Measures the time to fault in a fixed number of pages (N_FAULT_PAGES = 128) after MADV_DONTNEED strips them from the process's page table. The MADV_DONTNEED call is outside the timed region; only the subsequent page accesses are measured.

write_volatile is used (rather than a read) so that:

  • anonymous accesses allocate a real page instead of mapping the shared zero-page;
  • file/memfd accesses trigger a copy-on-write fault from the page cache.

Parameterised over backing × page size:

Backing Standard (4 KiB) Huge (2 MiB)
anon — anonymous private pages
file — regular on-disk file (BENCH_DIR)
memfdmemfd_create / tmpfs

file + huge is not supported: mapping a plain file with MAP_HUGETLB requires the file to reside on a hugetlbfs mount.

Throughput is reported as page faults per second (criterion label: elements/s). Invert to get average latency per fault.

Region sizes:

  • Standard: 128 × 4 KiB = 512 KiB
  • Huge: 128 × 2 MiB = 256 MiB (requires 256 MiB of pre-allocated huge pages)

Running

# Run both suites
cargo bench

# Run a single suite
cargo bench --bench memcpy
cargo bench --bench page_fault

# Filter by benchmark group or case (criterion name filter)
cargo bench --bench memcpy -- mmap_to_mmap
cargo bench -- "page_fault/memfd/2m"

HTML reports are written to target/criterion/report/index.html and updated automatically on every run, including cross-run regression comparisons.

xdg-open target/criterion/report/index.html

Configuration

All options are set via environment variables.

BENCH_DIR

Directory used for real on-disk files (mmap_to_file, fd_to_fd, page_fault/file). Defaults to the current working directory.

Set this to a mount point to benchmark a specific filesystem:

BENCH_DIR=/mnt/nvme  cargo bench --bench memcpy -- mmap_to_file
BENCH_DIR=/mnt/hdd   cargo bench --bench memcpy -- fd_to_fd

Files are created as anonymous temporaries (unlinked immediately) and cleaned up automatically.

BENCH_SIZE (memcpy suite only)

Restrict the memcpy suite to one or more copy sizes instead of sweeping all sizes. Accepts a comma-separated list of values; each value is either a raw byte count or a number with a KB, MB, or GB suffix.
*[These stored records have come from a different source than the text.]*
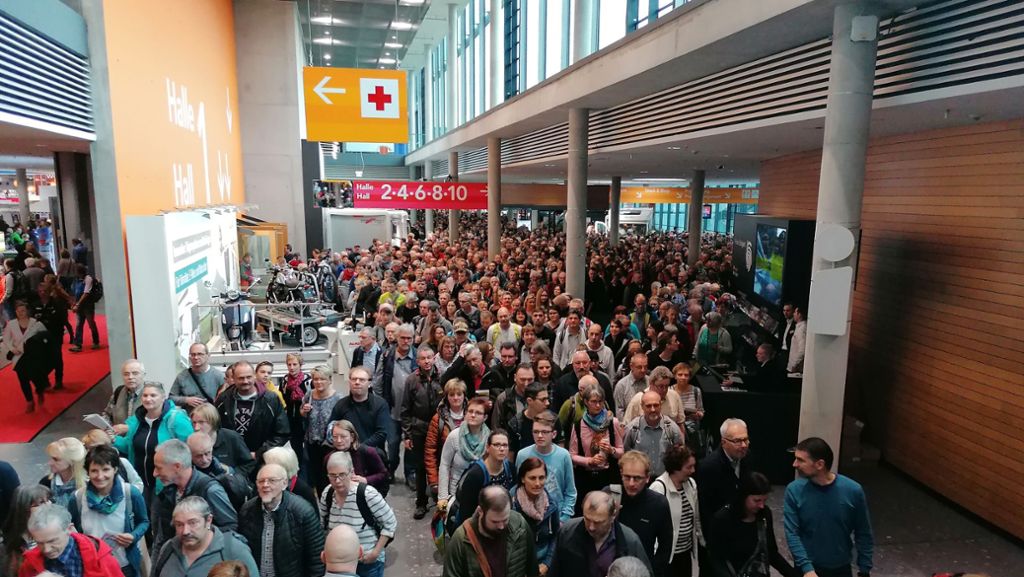 Reisemesse CMT in Stuttgart eröffnet: Großer Andrang, lange Schlangen und Staus auf der A8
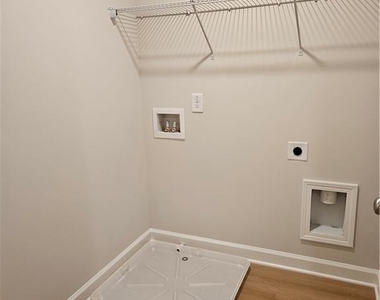 125 Priestwood Lane - Photo Thumbnail 11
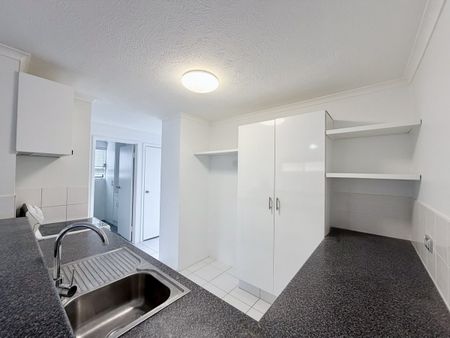 Top-Floor Apartment Opposite the Broadwater – Freshly Updated & Ready to Enjoy - Photo 4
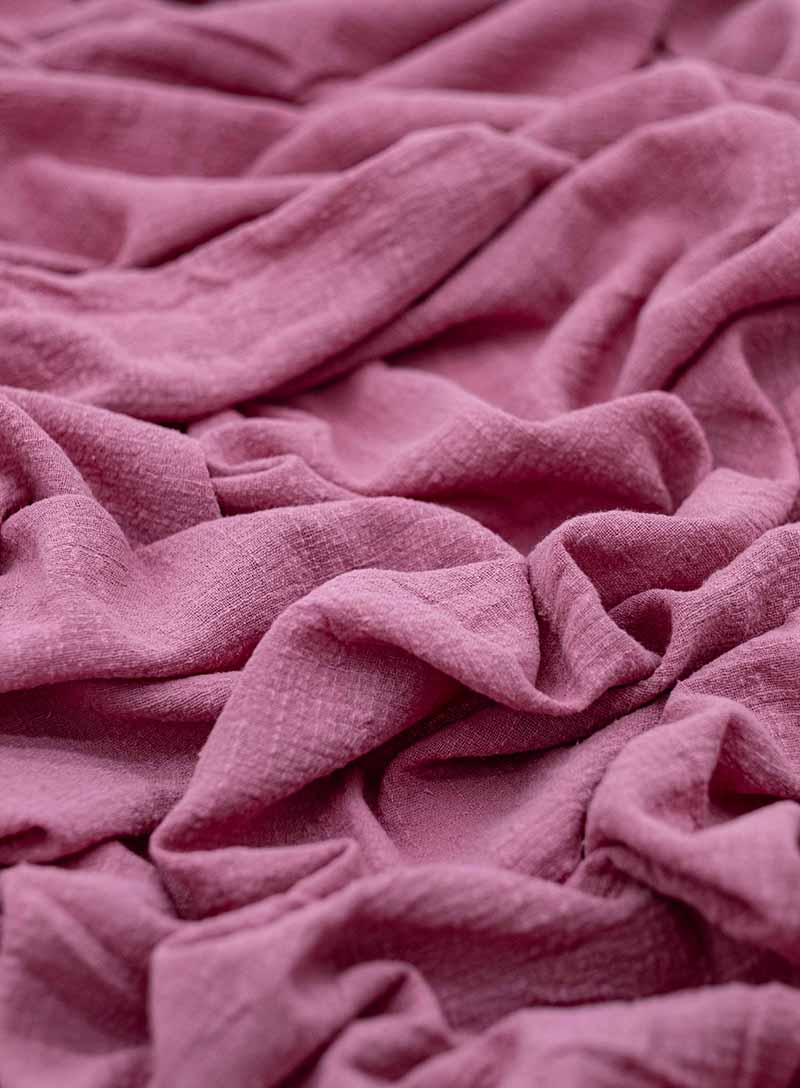 produktfoto_tischläufer_musselin_boysenberry_eventverleih_kobelnz_mieten_800x1088px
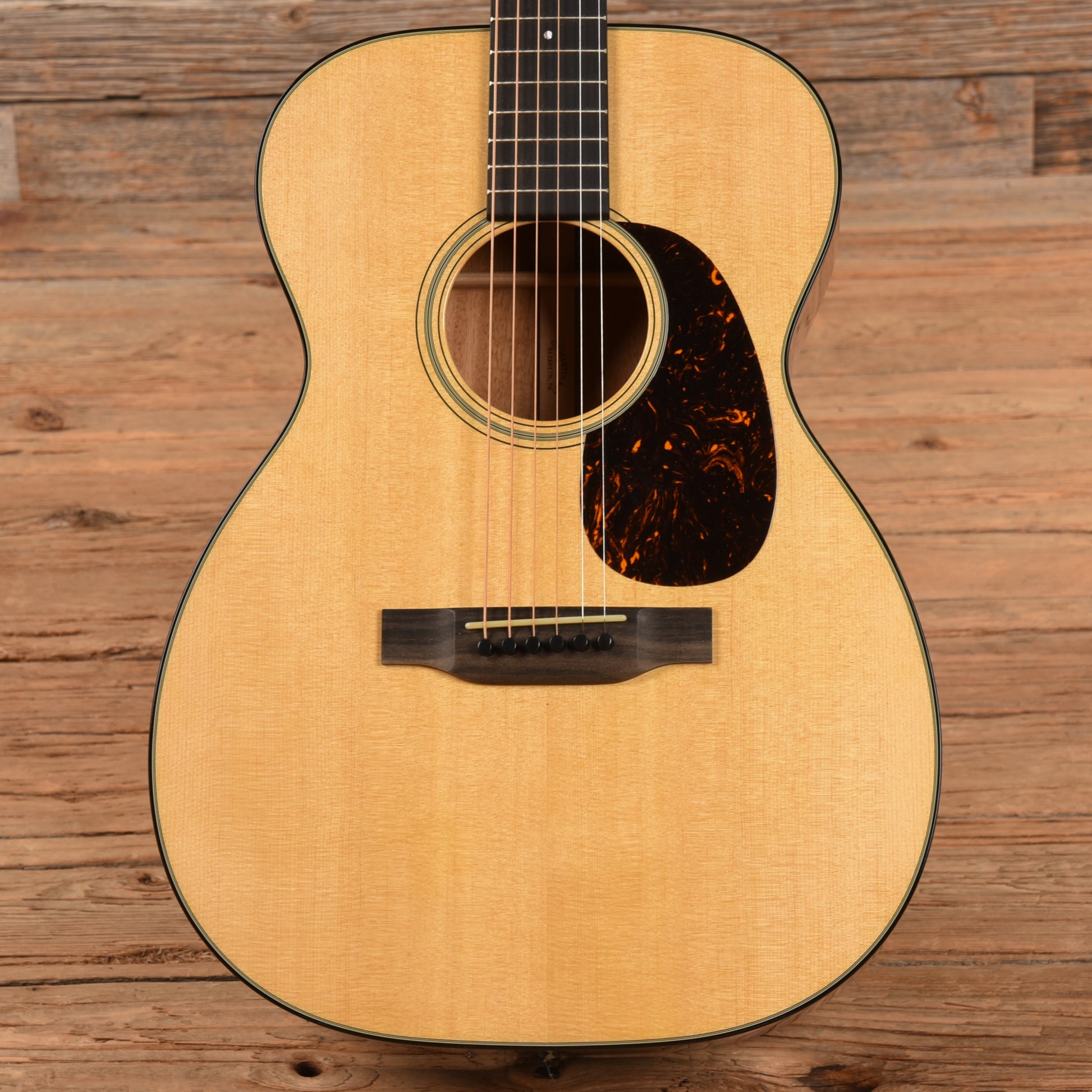 Martin 00-18 Sitka Spruce/Mahogany Acoustic Guitars / OM and Auditorium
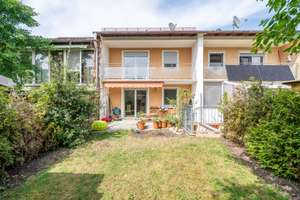VERKAUFT! Modernisiertes Reihenhaus in ruhiger Lage mit top Infrastruktur im Weilheimer Osten – Die vollständige Adresse der Immobilie erhältst du vom Anbieter., 82362 Weilheim in Oberbayern – Vorschaubild 2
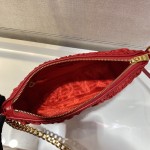 𝐏𝐑𝐀𝐃𝐀 New 1BH171 crease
BENCH_SIZE=1GB             cargo bench --bench memcpy
BENCH_SIZE=256MB,1GB,4GB   cargo bench --bench memcpy
BENCH_SIZE=256MB           cargo bench --bench memcpy -- mmap_to_mmap
BENCH_SIZE=4096            cargo bench --bench memcpy   # raw bytes

Huge pages

Huge-page benchmarks require 2 MiB huge pages to be pre-allocated in the kernel's hugetlb pool. Check the current pool:

cat /proc/sys/vm/nr_hugepages          # number of pre-allocated pages
cat /proc/meminfo | grep HugePages

Allocate enough pages (example: 512 pages = 1 GiB):

echo 512 | sudo tee /proc/sys/vm/nr_hugepages

For the largest page_fault/huge case (256 MiB) at least 128 pages are needed. For the largest memcpy huge-page case (30 GiB source + destination) at least 30720 pages are needed per mapping.

Huge-page benchmarks will assert!-fail at startup if the pool is exhausted.